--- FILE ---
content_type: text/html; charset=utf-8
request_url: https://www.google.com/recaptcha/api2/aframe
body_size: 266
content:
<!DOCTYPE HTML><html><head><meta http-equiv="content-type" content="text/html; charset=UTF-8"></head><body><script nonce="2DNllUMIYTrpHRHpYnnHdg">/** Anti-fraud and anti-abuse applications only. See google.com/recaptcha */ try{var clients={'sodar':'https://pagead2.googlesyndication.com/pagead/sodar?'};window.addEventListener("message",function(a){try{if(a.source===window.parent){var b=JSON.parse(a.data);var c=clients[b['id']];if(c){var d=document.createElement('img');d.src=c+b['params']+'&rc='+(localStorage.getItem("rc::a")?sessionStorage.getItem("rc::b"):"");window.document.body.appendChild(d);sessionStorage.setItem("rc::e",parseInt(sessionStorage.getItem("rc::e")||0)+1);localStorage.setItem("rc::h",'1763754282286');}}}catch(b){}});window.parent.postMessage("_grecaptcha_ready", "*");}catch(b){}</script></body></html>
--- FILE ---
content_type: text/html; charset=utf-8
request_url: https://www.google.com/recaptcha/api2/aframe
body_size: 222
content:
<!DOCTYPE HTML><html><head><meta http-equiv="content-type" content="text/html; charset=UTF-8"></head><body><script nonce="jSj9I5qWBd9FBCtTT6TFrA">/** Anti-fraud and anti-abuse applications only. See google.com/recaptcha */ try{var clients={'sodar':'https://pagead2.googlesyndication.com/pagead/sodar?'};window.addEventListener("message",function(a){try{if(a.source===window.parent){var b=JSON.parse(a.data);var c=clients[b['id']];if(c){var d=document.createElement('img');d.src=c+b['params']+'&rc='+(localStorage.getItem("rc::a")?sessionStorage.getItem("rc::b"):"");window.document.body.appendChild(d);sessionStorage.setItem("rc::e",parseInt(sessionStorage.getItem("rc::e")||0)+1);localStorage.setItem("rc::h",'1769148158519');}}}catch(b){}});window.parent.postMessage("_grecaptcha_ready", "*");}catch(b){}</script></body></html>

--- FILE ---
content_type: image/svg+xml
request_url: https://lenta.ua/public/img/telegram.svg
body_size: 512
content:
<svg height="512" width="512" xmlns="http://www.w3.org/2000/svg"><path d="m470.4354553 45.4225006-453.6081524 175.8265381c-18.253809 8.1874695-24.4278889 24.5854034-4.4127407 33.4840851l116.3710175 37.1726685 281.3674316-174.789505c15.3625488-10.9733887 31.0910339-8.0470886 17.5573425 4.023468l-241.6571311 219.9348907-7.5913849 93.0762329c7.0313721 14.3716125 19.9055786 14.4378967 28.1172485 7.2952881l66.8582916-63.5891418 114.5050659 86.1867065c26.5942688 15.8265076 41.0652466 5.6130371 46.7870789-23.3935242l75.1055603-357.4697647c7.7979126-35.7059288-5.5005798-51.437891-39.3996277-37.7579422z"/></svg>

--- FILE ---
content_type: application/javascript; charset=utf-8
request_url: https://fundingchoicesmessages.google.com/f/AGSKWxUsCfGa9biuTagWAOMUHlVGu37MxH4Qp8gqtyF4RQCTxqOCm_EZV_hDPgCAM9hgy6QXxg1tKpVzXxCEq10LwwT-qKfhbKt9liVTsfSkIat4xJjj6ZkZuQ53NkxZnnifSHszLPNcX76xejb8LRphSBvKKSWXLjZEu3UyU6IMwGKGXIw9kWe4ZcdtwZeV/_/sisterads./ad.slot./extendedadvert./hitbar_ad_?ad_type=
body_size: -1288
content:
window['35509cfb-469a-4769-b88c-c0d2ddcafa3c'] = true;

==*==

Print the entries again so that each one matches exactly.

--- FILE ---
content_type: text/html; charset=utf-8
request_url: https://www.google.com/recaptcha/api2/aframe
body_size: 266
content:
<!DOCTYPE HTML><html><head><meta http-equiv="content-type" content="text/html; charset=UTF-8"></head><body><script nonce="2DNllUMIYTrpHRHpYnnHdg">/** Anti-fraud and anti-abuse applications only. See google.com/recaptcha */ try{var clients={'sodar':'https://pagead2.googlesyndication.com/pagead/sodar?'};window.addEventListener("message",function(a){try{if(a.source===window.parent){var b=JSON.parse(a.data);var c=clients[b['id']];if(c){var d=document.createElement('img');d.src=c+b['params']+'&rc='+(localStorage.getItem("rc::a")?sessionStorage.getItem("rc::b"):"");window.document.body.appendChild(d);sessionStorage.setItem("rc::e",parseInt(sessionStorage.getItem("rc::e")||0)+1);localStorage.setItem("rc::h",'1763754282286');}}}catch(b){}});window.parent.postMessage("_grecaptcha_ready", "*");}catch(b){}</script></body></html>
--- FILE ---
content_type: text/html; charset=utf-8
request_url: https://www.google.com/recaptcha/api2/aframe
body_size: 222
content:
<!DOCTYPE HTML><html><head><meta http-equiv="content-type" content="text/html; charset=UTF-8"></head><body><script nonce="jSj9I5qWBd9FBCtTT6TFrA">/** Anti-fraud and anti-abuse applications only. See google.com/recaptcha */ try{var clients={'sodar':'https://pagead2.googlesyndication.com/pagead/sodar?'};window.addEventListener("message",function(a){try{if(a.source===window.parent){var b=JSON.parse(a.data);var c=clients[b['id']];if(c){var d=document.createElement('img');d.src=c+b['params']+'&rc='+(localStorage.getItem("rc::a")?sessionStorage.getItem("rc::b"):"");window.document.body.appendChild(d);sessionStorage.setItem("rc::e",parseInt(sessionStorage.getItem("rc::e")||0)+1);localStorage.setItem("rc::h",'1769148158519');}}}catch(b){}});window.parent.postMessage("_grecaptcha_ready", "*");}catch(b){}</script></body></html>

--- FILE ---
content_type: image/svg+xml
request_url: https://lenta.ua/public/img/telegram.svg
body_size: 512
content:
<svg height="512" width="512" xmlns="http://www.w3.org/2000/svg"><path d="m470.4354553 45.4225006-453.6081524 175.8265381c-18.253809 8.1874695-24.4278889 24.5854034-4.4127407 33.4840851l116.3710175 37.1726685 281.3674316-174.789505c15.3625488-10.9733887 31.0910339-8.0470886 17.5573425 4.023468l-241.6571311 219.9348907-7.5913849 93.0762329c7.0313721 14.3716125 19.9055786 14.4378967 28.1172485 7.2952881l66.8582916-63.5891418 114.5050659 86.1867065c26.5942688 15.8265076 41.0652466 5.6130371 46.7870789-23.3935242l75.1055603-357.4697647c7.7979126-35.7059288-5.5005798-51.437891-39.3996277-37.7579422z"/></svg>

--- FILE ---
content_type: application/javascript; charset=utf-8
request_url: https://fundingchoicesmessages.google.com/f/AGSKWxUsCfGa9biuTagWAOMUHlVGu37MxH4Qp8gqtyF4RQCTxqOCm_EZV_hDPgCAM9hgy6QXxg1tKpVzXxCEq10LwwT-qKfhbKt9liVTsfSkIat4xJjj6ZkZuQ53NkxZnnifSHszLPNcX76xejb8LRphSBvKKSWXLjZEu3UyU6IMwGKGXIw9kWe4ZcdtwZeV/_/sisterads./ad.slot./extendedadvert./hitbar_ad_?ad_type=
body_size: -1288
content:
window['35509cfb-469a-4769-b88c-c0d2ddcafa3c'] = true;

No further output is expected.